Priority Claims in US Applications

by Dennis Crouch

The vast majority of US non-provisional patent applications (utility) claim some form of priority relationship back to a previously filed patent document.

The chart below shows the percentage of applications that assert these various forms of priority claims.  Note that continuation applications have continued to rise while provisional applications show a plateau.  The 35 % for US Provisionals is quite high considering that about half of patent applications come from foreign applicants who typically do not file provisional applications. In these charts I didn’t include foreign national or regional priority claims because I didn’t compile that data yet.

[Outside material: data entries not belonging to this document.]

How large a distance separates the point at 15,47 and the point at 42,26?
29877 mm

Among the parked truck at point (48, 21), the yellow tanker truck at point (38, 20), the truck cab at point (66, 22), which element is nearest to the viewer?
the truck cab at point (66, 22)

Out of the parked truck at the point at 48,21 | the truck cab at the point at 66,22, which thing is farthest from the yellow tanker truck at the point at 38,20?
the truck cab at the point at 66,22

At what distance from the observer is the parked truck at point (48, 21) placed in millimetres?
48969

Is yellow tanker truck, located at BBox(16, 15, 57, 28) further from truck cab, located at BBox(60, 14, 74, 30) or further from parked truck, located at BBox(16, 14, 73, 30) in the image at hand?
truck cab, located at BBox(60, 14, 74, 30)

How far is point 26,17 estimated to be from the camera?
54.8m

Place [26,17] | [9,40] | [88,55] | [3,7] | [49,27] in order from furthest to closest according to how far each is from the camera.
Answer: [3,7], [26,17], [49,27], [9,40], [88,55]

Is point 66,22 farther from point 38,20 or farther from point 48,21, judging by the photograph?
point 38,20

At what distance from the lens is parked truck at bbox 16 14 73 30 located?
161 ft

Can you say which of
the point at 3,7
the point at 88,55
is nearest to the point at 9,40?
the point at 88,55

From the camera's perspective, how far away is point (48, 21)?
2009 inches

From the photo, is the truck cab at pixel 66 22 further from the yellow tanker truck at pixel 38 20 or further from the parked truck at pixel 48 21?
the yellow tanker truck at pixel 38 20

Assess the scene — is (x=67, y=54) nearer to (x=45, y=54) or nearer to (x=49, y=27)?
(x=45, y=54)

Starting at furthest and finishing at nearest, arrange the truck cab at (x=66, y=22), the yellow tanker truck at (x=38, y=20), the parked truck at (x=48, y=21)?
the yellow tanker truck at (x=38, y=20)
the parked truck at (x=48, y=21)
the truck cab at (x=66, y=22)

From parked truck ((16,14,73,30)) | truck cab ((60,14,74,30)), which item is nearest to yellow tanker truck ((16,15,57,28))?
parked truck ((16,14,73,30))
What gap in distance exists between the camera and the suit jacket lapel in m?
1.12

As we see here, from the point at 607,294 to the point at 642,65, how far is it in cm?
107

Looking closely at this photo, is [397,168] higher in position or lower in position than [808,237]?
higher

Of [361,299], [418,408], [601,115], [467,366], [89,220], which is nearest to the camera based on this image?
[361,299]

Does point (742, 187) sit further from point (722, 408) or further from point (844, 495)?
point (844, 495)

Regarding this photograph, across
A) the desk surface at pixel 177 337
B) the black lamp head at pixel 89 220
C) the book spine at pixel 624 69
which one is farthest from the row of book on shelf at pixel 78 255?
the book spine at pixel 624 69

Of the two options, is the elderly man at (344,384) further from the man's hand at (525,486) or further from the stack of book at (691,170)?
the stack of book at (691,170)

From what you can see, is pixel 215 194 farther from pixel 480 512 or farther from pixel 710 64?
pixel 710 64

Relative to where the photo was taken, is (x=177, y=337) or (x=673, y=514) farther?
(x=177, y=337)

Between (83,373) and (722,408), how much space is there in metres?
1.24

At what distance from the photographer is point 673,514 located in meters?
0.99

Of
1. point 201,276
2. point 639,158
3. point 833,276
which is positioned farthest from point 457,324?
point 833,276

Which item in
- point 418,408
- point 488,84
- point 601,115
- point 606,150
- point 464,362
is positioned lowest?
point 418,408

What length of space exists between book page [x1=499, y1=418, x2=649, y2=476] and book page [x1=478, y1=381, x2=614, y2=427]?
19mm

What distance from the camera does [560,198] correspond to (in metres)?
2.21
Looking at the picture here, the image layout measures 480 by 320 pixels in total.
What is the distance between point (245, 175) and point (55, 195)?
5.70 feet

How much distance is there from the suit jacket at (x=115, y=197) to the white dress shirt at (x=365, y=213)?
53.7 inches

Notes. (1) the population here is limited to only published patent applications, and the data-point is the priority claim as of its publication date. (2) You can see the data here: Link to Google Sheets.

13 thoughts on “Priority Claims in US Applications

  1. 2

    The very wide fluctuation week-to-week in the PCT plot is interesting. Any idea what might be causing that? One would think it should be fairly uniform like the other plots, unless perhaps the publication of national stage applications is being handled differently by the PTO.

  2. 1

    An interesting, albeit arguably only potential, aspect of this data is to confirm the Naysaying of Night Writer of an impending crash to the US Patent system.

    It should be recognized that the level of effort (i.e., client spend) is FAR LESS on Continuations than on new applications.

    If the ‘balance’ is shifting – and it is – and that shift is substantial (I will let the reader decide), then this well may be an indication that spend on new applications is already diminishing greatly – perhaps even beyond a critical point.

    1. 1.2

      Large corporations are starting to use China and India to write patent applications at 1/3 to 1/4 the cost of what US firms can do the work.

      Why? Because you can’t enforce US patents anymore. You can enforce a patent in some EPO countries like Germany and in China more and more. So, the corporations are thinking why pay a US firm when the US rights are not important.

      What I see is that they are still filing but at lower numbers and could easily just cut filing in half in the US. The attitude now is just to cover and have some protection in the US but the US is now treated as a backwater.

      There hasn’t been an epic decline in filings but there has been a significant decline in filings in real numbers and when you factor in other things like the growth of technology and foreign filings, then the decline is signifcant.

      What I think is that there is still a lot of activity but the corporations don’t care too much about it but it is still just a small amount of money. You can see in IBM’s numbers that everyone is cutting back.

      Anyway, hard to tell how it will play out.

      But just consider that Europe doesn’t protect software and has almost no software industry. China, S. Korea, and Japan protect pretty much anything and they are zooming ahead of us.

      The big lie is that the giant SV corporations can take care of this “innovation” thing. They can’t. Without the incentives of patents our technology lead will end.

      1. 1.2.1

        Night, in answer to your lament, two thoughts come to mind.
        First: let’s distinguish between chem/bio and computer-implemented innovation. In the latter, we are these days preoccupied with SEP’s and FRAND. What counts is having a bigger pile of patents than the competitor. Quantity counts. Quality has become irrelevant. No wonder the drafting work goes to the lowest bidder.

        Second thought: Long ago in England there was a TV sit-com set in a carpet salesroom. The salesman’s catch-phrase, on every viewer’s lips for years afterwards, was “Never mind the quality; feel the width”. It’s like that, these days, also in the world of utility patents.


          Those are particularly good comments MaxDrei.

          But I think that the reason that the quality doesn’t matter so much is that they have become unenforceable in the USA.

          But you are right about the FRAND and SEP aspect of this. I do some of that work and they don’t really care about the quality they just want a read on the standard from the cheapest bidder.

      2. 1.2.2


        I think that you are conflating different issues, as the point that I presented had nothing to do with where (or other cost factors of) any application was being written, and had more to do with whether (and what type) of application was being written at all.



            Spouting a truism and then an ad hominem does not change the fact that you are conflating issues.

            Maybe pause and stop to think about what I just wrote: the issue that I presented is simply NOY where or other cost factors, but IS instead whether (AT ALL – no matter what the cost factors MAY BE), and type.

            This is NOT an issue of “me taking myself too seriously.” I am merely pointing you to the actual point presented.